Nerd culture shouldn't be singled out solely because it's "lame". You're talking about s fraction of the whole. My point is that this article could have been written about any cultural sub class, and people would be just as offended.

The reason I think nerd culture is so prominent and accepted now is because of online access. Let's be honest: how many of these alleged nerds you are pointing to had any friends ( in real life) to indulge their interests and engage them socially prior to the Internet, without feeling singled out? A very, very small number. And some of them come from very remote or small town/small minded places, where being "different" in any manner; liking comics/games/scifi etc is seen as just as "wrong" as being gay, being not white, etc. So telling them to let their interests die, what they love and find comfort in, something that may have taken them years to come to terms with and realize that it was OK to be different and indulge their own interests and not give a fuck what others think... Telling them that they need to abandon what they love and have become passionate about is not going to go over smoothly.

This is why despite science, there is still religion. Despite cold hard facts about food health/safety, there are still people with eating disorders. People will obsess and overindulge things that make them feel good and right with themselves. Taken to an extreme it can be very unhealthy, but in moderation it can make for a well balanced person. If we all became a blank slate and didnt have an interest that we invested time/money/emotion into, no one would have anything to talk about and the world would be incredibly boring.

▶ _Given entries_
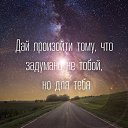 ���� �������, �����������, 49 ��� - ��������� 28 �������� 2025 � ������ ���� ����������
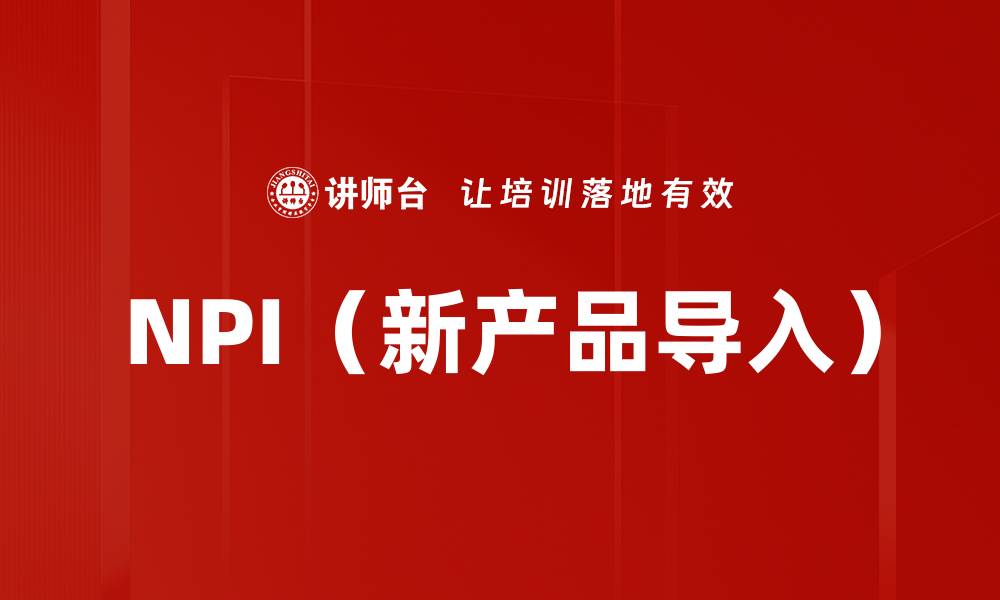 文章NPI（新产品导入）的缩略图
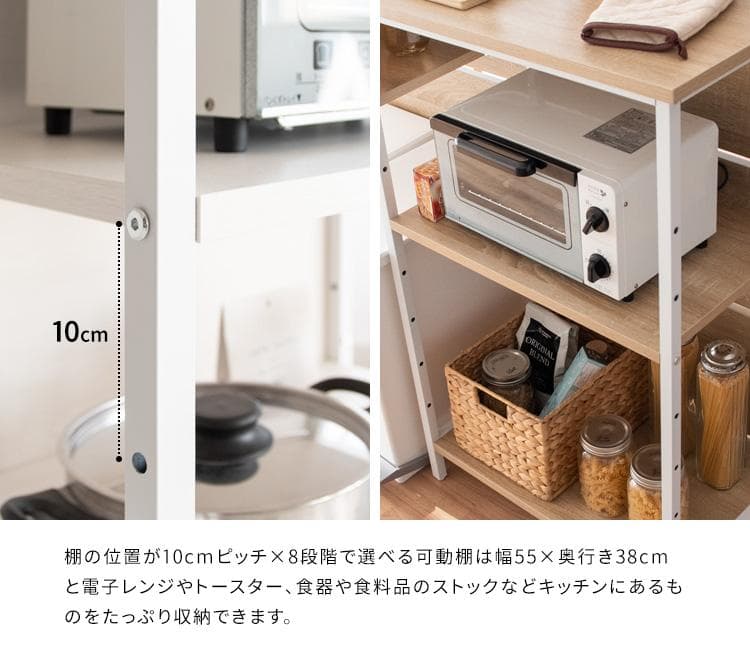 キッチンカウンターテーブル サルース ホワイト [6061]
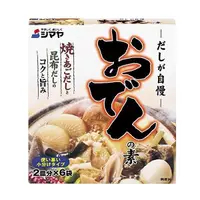 在飛比找蝦皮商城優惠-日本 SHIMAYA 黑輪素 60g 關東煮湯底粉 調味料 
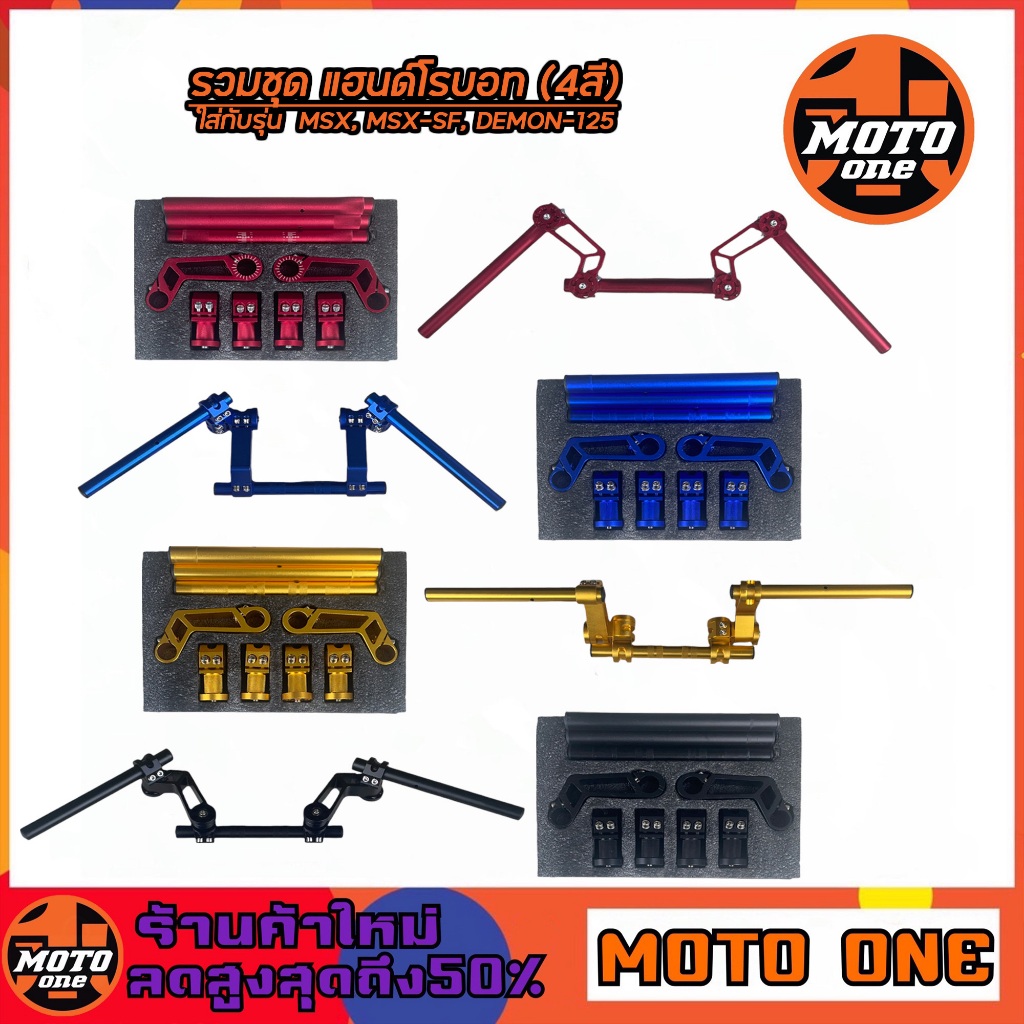 V1 Robot Head Shock Absorber For MSX/ MSX-SF/MSX 125/DEMON 125/M-SLAZ ...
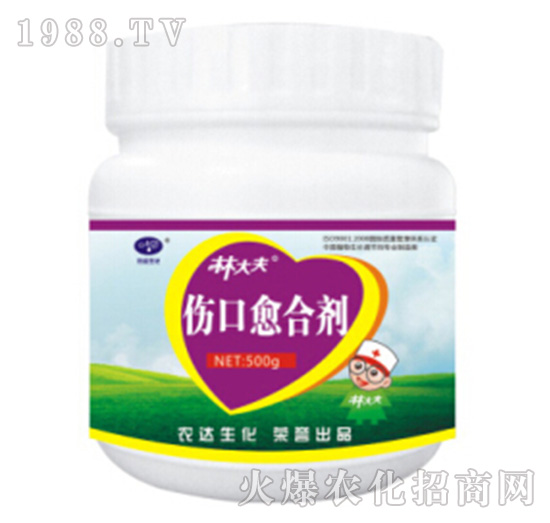 林大夫傷口愈合劑-農(nóng)達生化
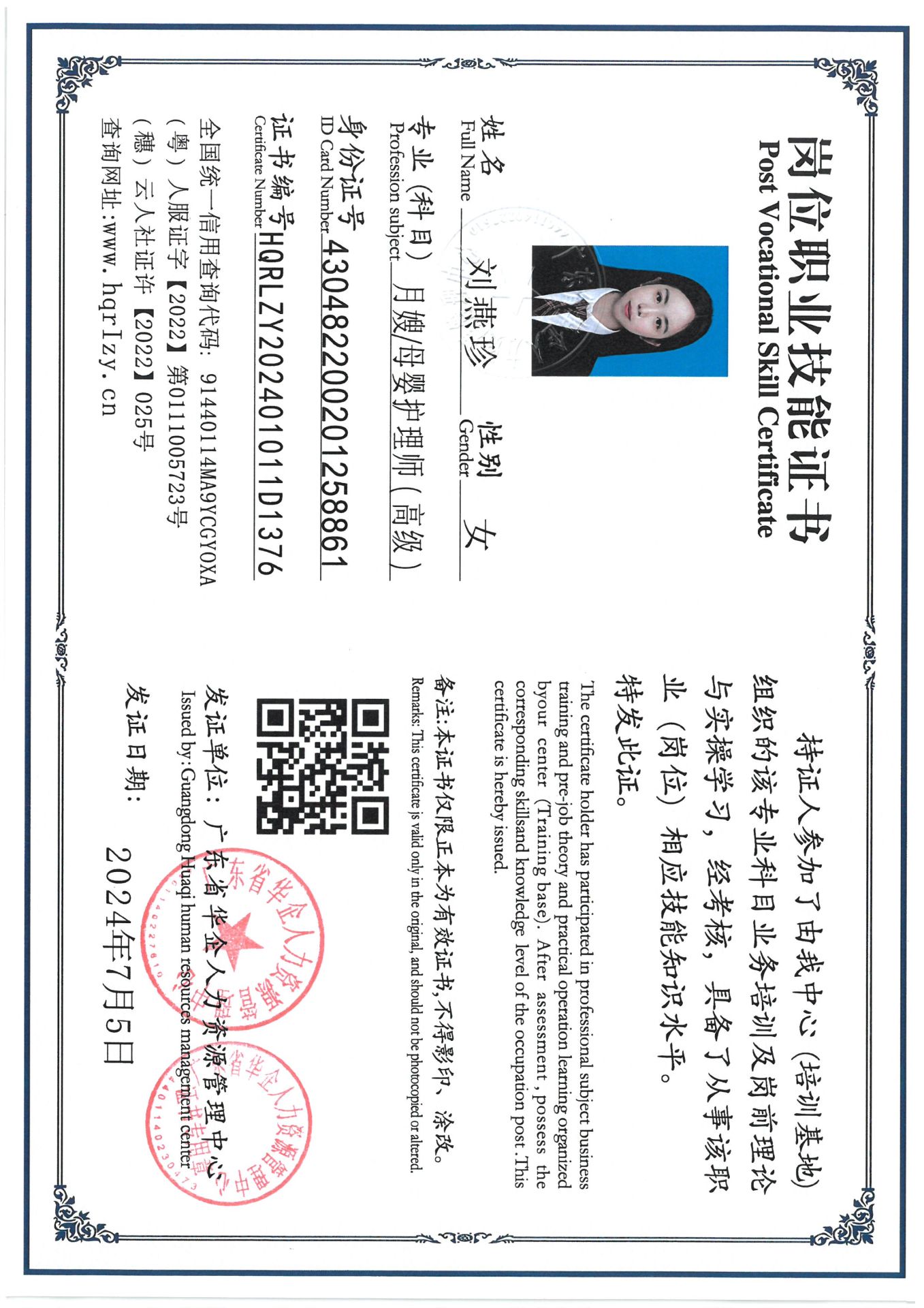 SKM_C36824070710190_0004.jpg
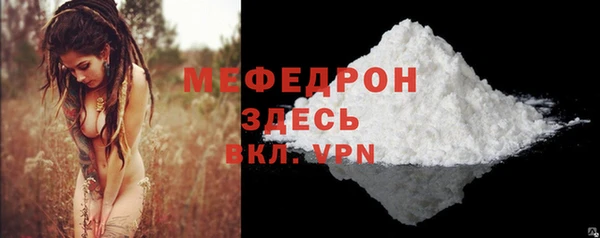 мефедрон мука Пестово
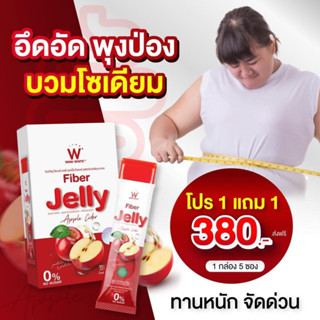 ส่งฟรี✅เจลลี่แอปเปิ้ลไซเดอร์ FIBER JELLY APPLE CIDER 🍎เจลลี่ไฟเบอร์ ช่วยระบบย่อยอาหาร ลำไส้แข็งแรง ลดความอยากอาหาร ลดพุง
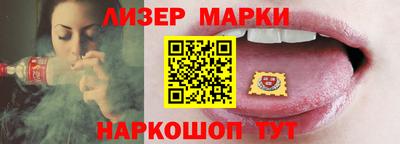 не бодяженный Нягань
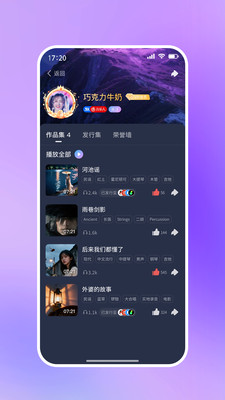 啦啦啦音乐截图5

▶ _Try it_
In the comment on nerd culture, what does the writer give as the reason nerd culture is so prominent and accepted now? The rows play no part in this.

▶ _Answer below_
Online access.